If you’re wondering where to go next in your career, take a close look at these numbers: There are more than 28 million small businesses in the United States. In 2013, roughly 630,000 small businesses launched, and of those new small businesses, close to 80 percent still had their doors open in 2014.
With the 2016 economic forecast including predictions of a lower inflation rate, higher employment, and more growth in consumer spending, now might just be the time to turn your big ideas into small-business opportunities.
The Allstate/USA TODAY Small Business Barometer, a new study that combines federal data with a national survey of more than 2,600 small -usiness owners, found that more than half of owners believe there has never been a better time to operate a small business.
“The Barometer shows that many small-business owners, like me, recognize we’re in a good place,” says Octavio Pina, an Allstate agency owner in Santa Ana, California. “It’s encouraging to see Main Street, U.S.A report a deep and growing optimism about their prospects.”
There is a lot to be said for the freedom and flexibility that comes with being a small-business owner, not to mention the luxury of having only yourself to answer to, whether your ideas succeed or fail. The opportunities that come with launching a small business are accompanied by some challenges, of course, so it’s important to consider the transition to small-business ownership carefully.
Many small-business owners report sacrificing paychecks, quality time with family and friends, and the stability that comes with working for a large organization or institution. But respondents to the survey said — overwhelmingly — that the benefits outweigh the challenges.
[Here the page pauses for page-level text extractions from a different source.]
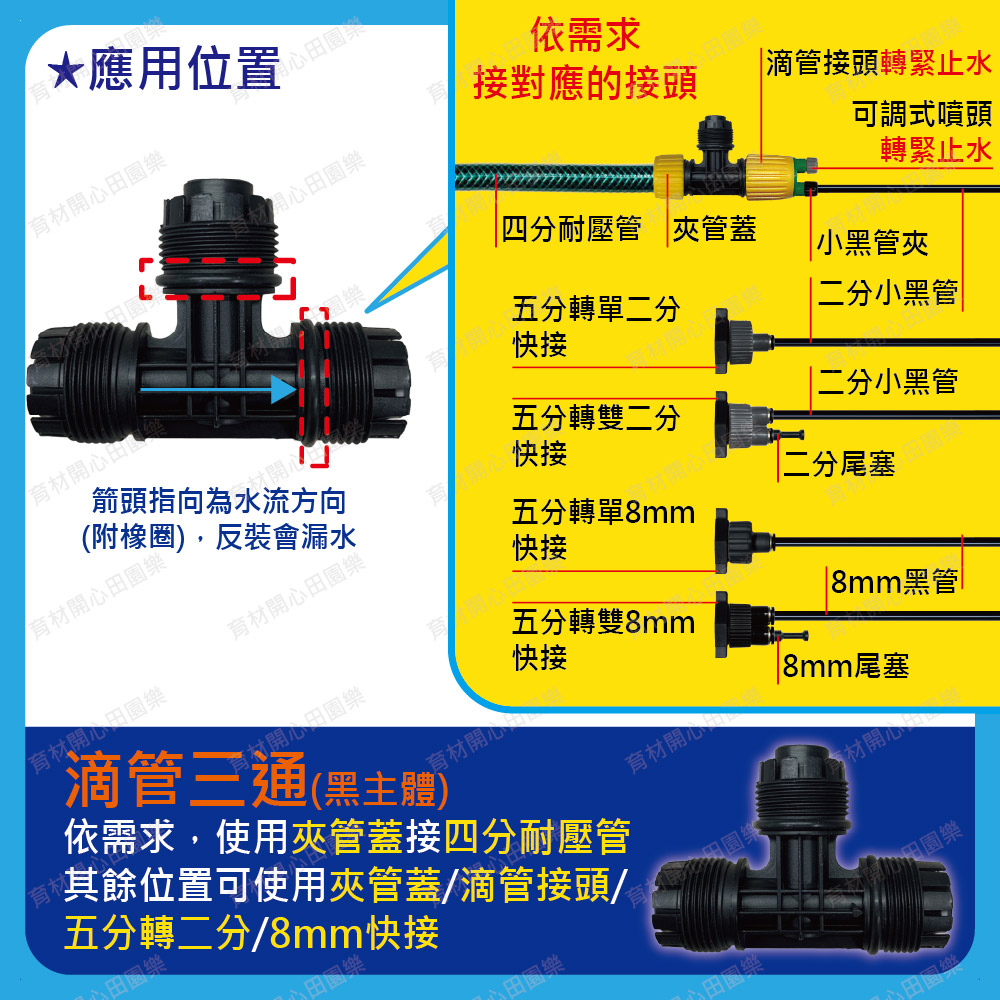 ★應用位置

箭頭指向為水流方向
(附橡圈)，反裝會漏水

依需求
接對應的接頭

滴管接頭轉緊止水

可調式噴頭
轉緊止水

四分耐壓管

夾管蓋

小黑管夾

二分小黑管

五分轉單二分
快接

二分小黑管

五分轉雙二分
快接

二分尾塞

五分轉單8mm
快接

8mm黑管

五分轉雙8mm
快接

8mm尾塞

滴管三通(黑主體)
依需求，使用夾管蓋接四分耐壓管
其餘位置可使用夾管蓋/滴管接頭/
五分轉二分/8mm快接

育材開心田園樂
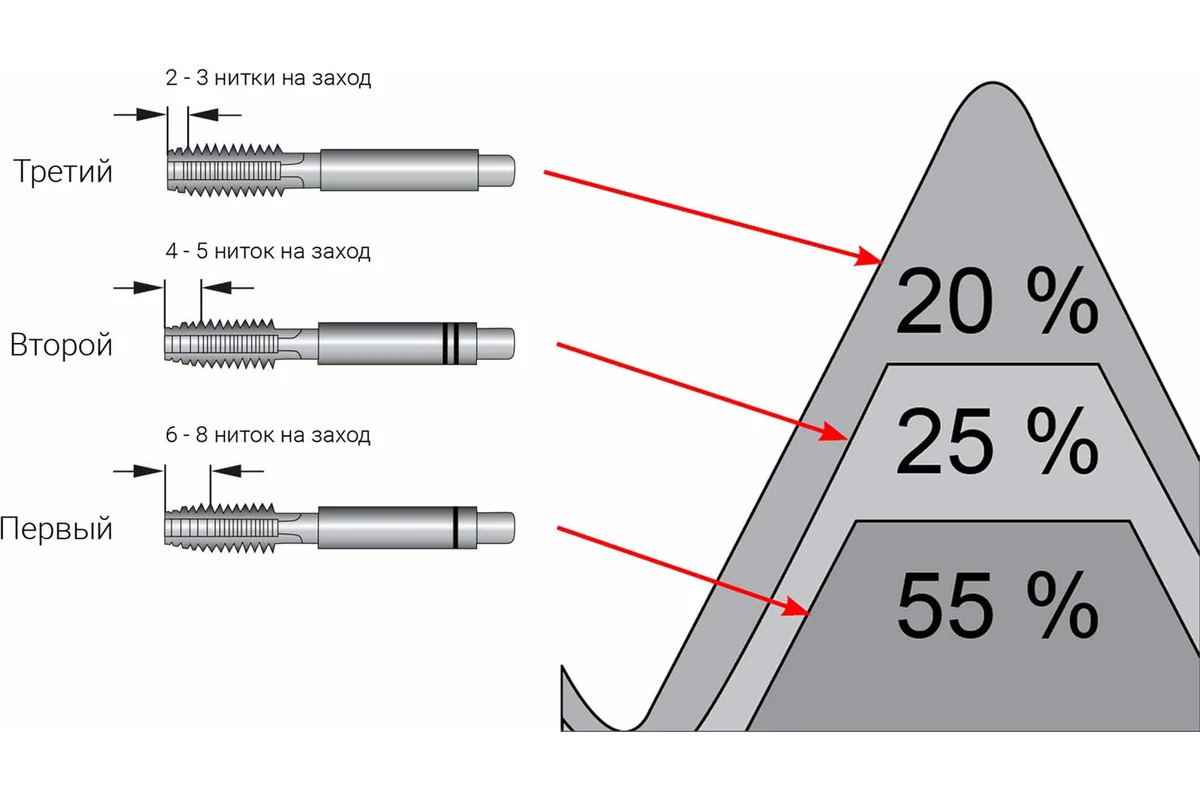 2 - 3 нитки на заход

Третий

4 - 5 ниток на заход

Второй

6 - 8 ниток на заход

Первый

20 %

25 %

55 %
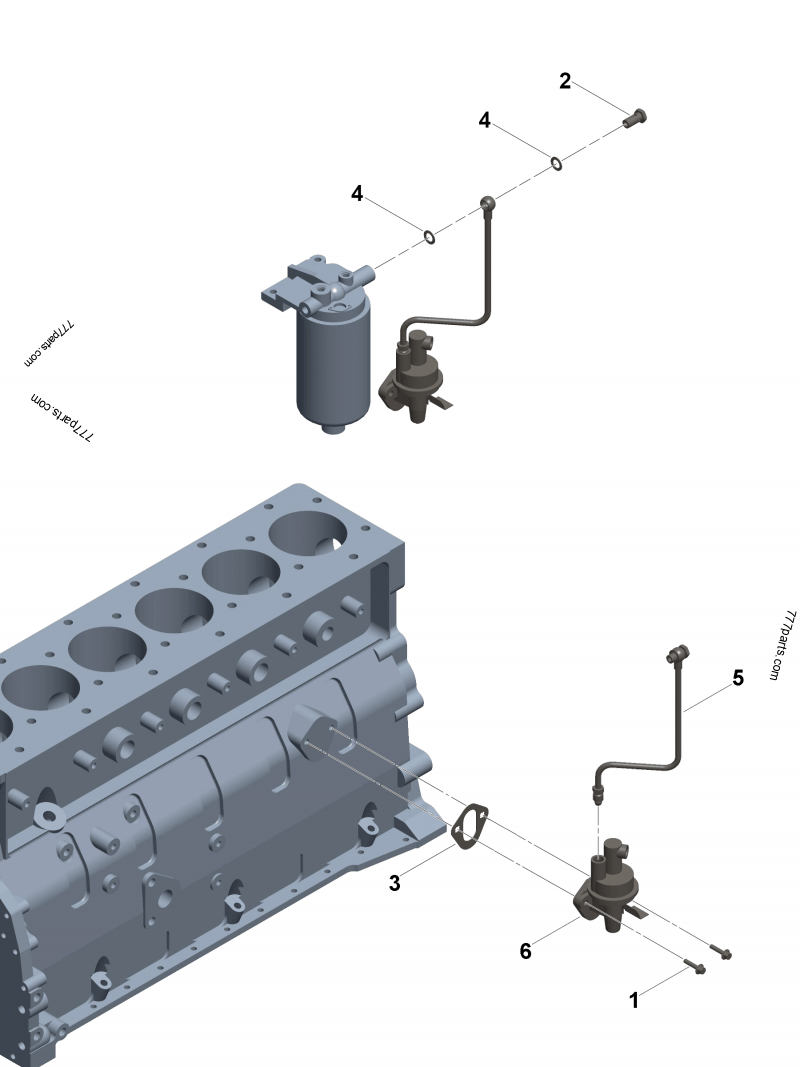 2
4
4
777parts.com
777parts.com
777parts.com
5
3
6
1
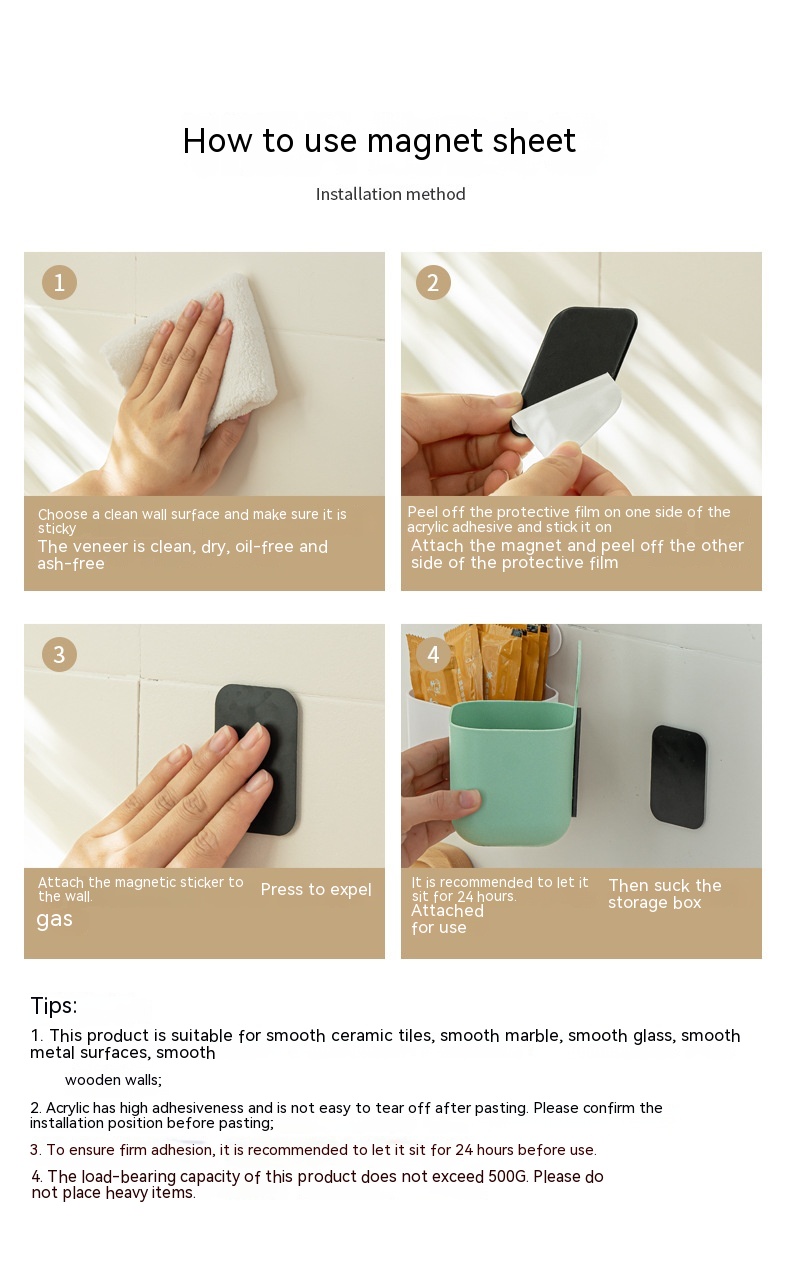 How to use magnet sheet

Installation method

1

Choose a clean wall surface and make sure it is sticky

The veneer is clean, dry, oil-free and ash-free

2

Peel off the protective film on one side of the acrylic adhesive and stick it on

Attach the magnet and peel off the other side of the protective film

3

Attach the magnetic sticker to the wall.

Press to expel

gas

4

It is recommended to let it sit for 24 hours.

Attached for use

Then suck the storage box

Tips:

1. This product is suitable for smooth ceramic tiles, smooth marble, smooth glass, smooth metal surfaces, smooth

wooden walls;

2. Acrylic has high adhesiveness and is not easy to tear off after pasting. Please confirm the installation position before pasting;

3. To ensure firm adhesion, it is recommended to let it sit for 24 hours before use.

4. The load-bearing capacity of this product does not exceed 500G. Please do not place heavy items.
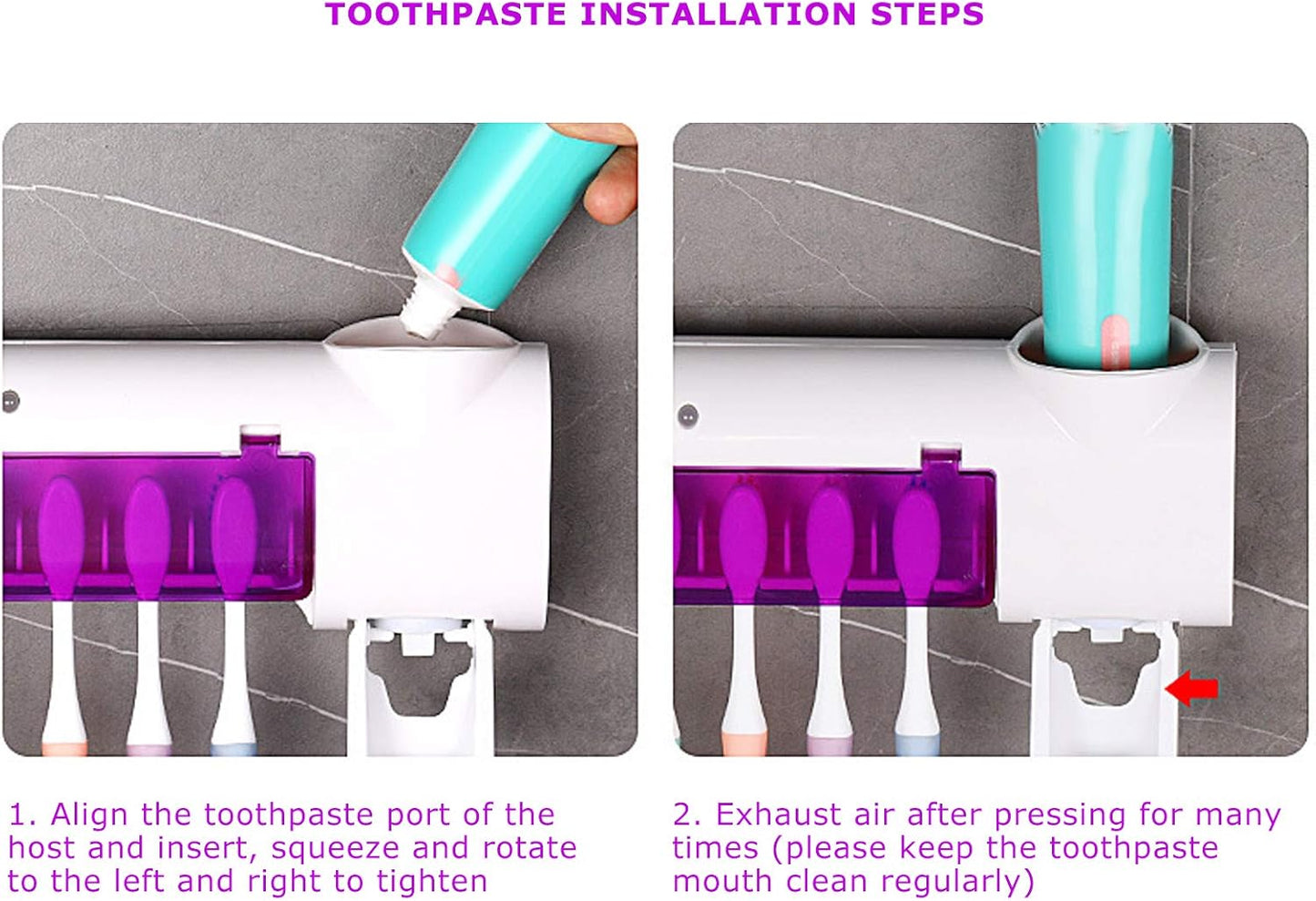 TOOTHPASTE INSTALLATION STEPS

1. Align the toothpaste port of the host and insert, squeeze and rotate to the left and right to tighten

2. Exhaust air after pressing for many times (please keep the toothpaste mouth clean regularly)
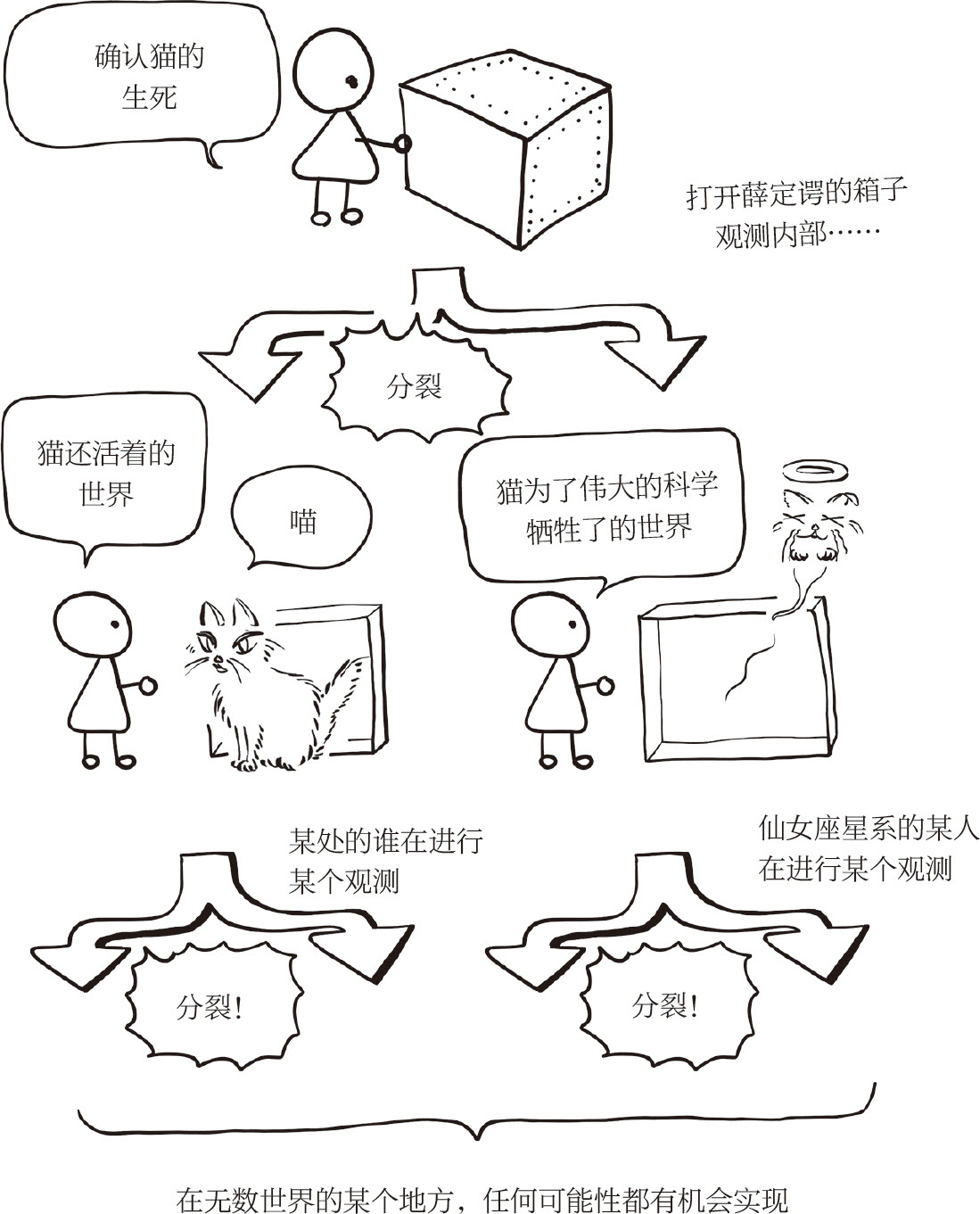 确认猫的生死

打开薛定谔的箱子观测内部……

分裂

猫还活着的世界

喵

猫为了伟大的科学牺牲了的世界

某处的谁在进行某个观测

仙女座星系的某人在进行某个观测

分裂！

分裂！

在无数世界的某个地方，任何可能性都有机会实现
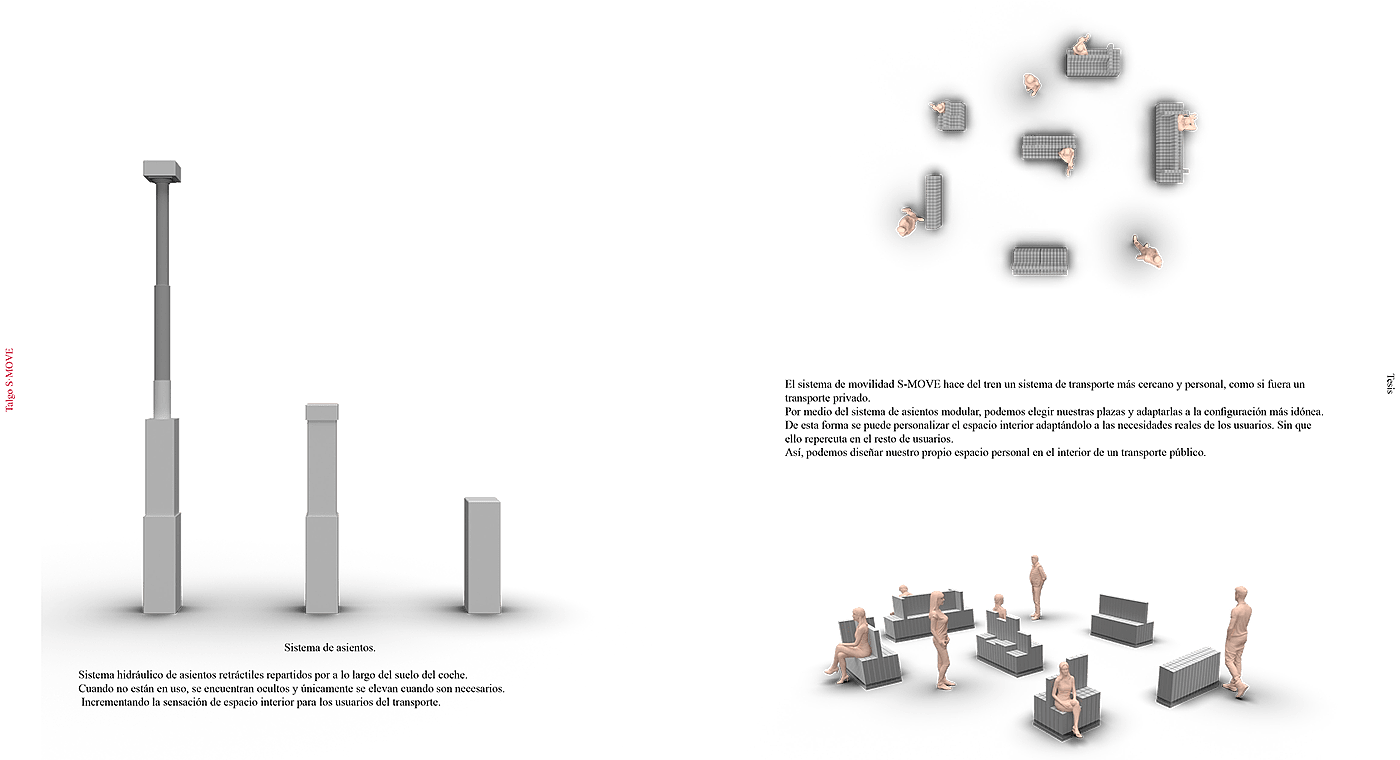 Talgo S-MOVE

Sistema de asientos.

Sistema hidráulico de asientos retráctiles repartidos por a lo largo del suelo del coche.
Cuando no están en uso, se encuentran ocultos y únicamente se elevan cuando son necesarios.
Incrementando la sensación de espacio interior para los usuarios del transporte.

El sistema de movilidad S-MOVE hace del tren un sistema de transporte más cercano y personal, como si fuera un transporte privado.
Por medio del sistema de asientos modular, podemos elegir nuestras plazas y adaptarlas a la configuración más idónea.
De esta forma se puede personalizar el espacio interior adaptándolo a las necesidades reales de los usuarios. Sin que ello repercuta en el resto de usuarios.
Así, podemos diseñar nuestro propio espacio personal en el interior de un transporte público.

Tesis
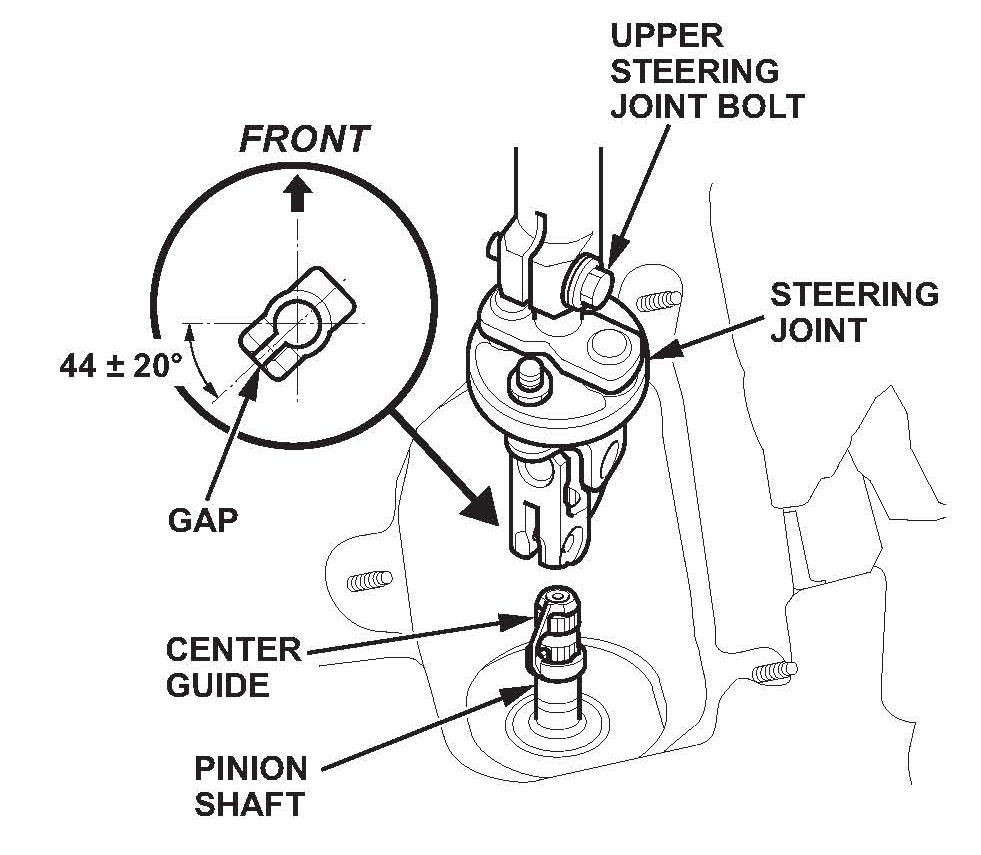 UPPER STEERING JOINT BOLT

FRONT

STEERING JOINT

$44 \pm 20°$

GAP

CENTER GUIDE

PINION SHAFT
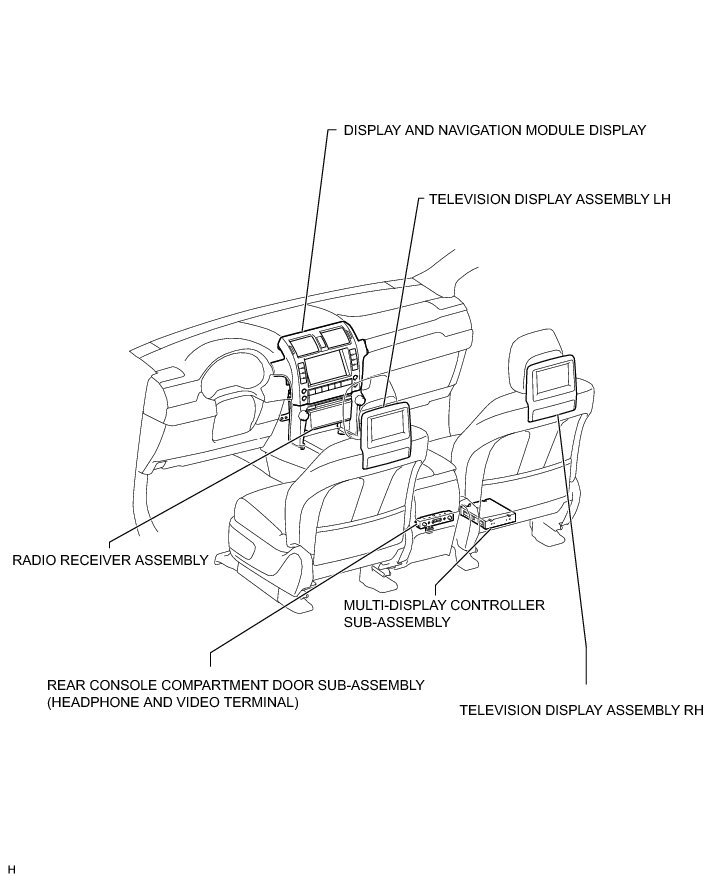 DISPLAY AND NAVIGATION MODULE DISPLAY

TELEVISION DISPLAY ASSEMBLY LH

RADIO RECEIVER ASSEMBLY

MULTI-DISPLAY CONTROLLER SUB-ASSEMBLY

REAR CONSOLE COMPARTMENT DOOR SUB-ASSEMBLY (HEADPHONE AND VIDEO TERMINAL)

TELEVISION DISPLAY ASSEMBLY RH

H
Here are the top three reasons survey participants like owning a small business:
1. Be your own boss
For many entrepreneurs, starting a small business is not about dollar signs. It’s about the creative freedom and sense of independence they get from being in charge, creating the type of organization they want to work for and getting things done in their own way.
Pina, a former real estate broker and mortgage banker, says being in control is a big reason he finds his current role so rewarding. “When you’re a small-business owner and want to make things happen, you have the ability go ahead and do it,” he says.
For professionals like Pina, being the boss also means being able to make your schedule fit your lifestyle. “I wanted to be able to pick my kids up from school, and now I can.”
2. Follow your passion
Pina is passionate about insurance — so much so he’s researched the history of the industry all the way back to ancient times. So putting his knowledge of housing and his financial skills to use selling commercial and personal insurance made sense for him.
Granted, it does take a certain kind of person to take the leap and follow their passion — someone with confidence, creativity, and the ability to innovate.
Pina’s passion fuels his optimism about doing business as an entrepreneur, and he’s not alone in that feeling. Among survey respondents, 79 percent feel optimistic about the environment in which their business operates and 64 percent believe their business will do well next year.
3. Experience entrepreneurial freedom
Starting your own business means you can take your own risks, experiment with innovative new ideas, and adapt to change in your own way. More than half of small-business owners in the survey say they have tested a new business practice over the past three months, and 38 percent say they have experimented with new technologies.
Four in 10 small-business owners have forgone their own salaries to benefit their businesses, making it clear that entrepreneurial freedom is a driving force behind launching a small business. “The ability to be innovative and take chances in order to reap your own rewards is empowering,” says Pina. “You’re making things happen for yourself and your family.”
Of course, when contemplating launching a small business, it’s important to decide if these reasons are right for you and your career trajectory. “Local entrepreneurs are making sacrifices, overcoming hurdles, and investing in their businesses,” says Pina. “If you’re up for the challenge, the feeling of building a small business and being a part of something you created is worth every ounce of energy.”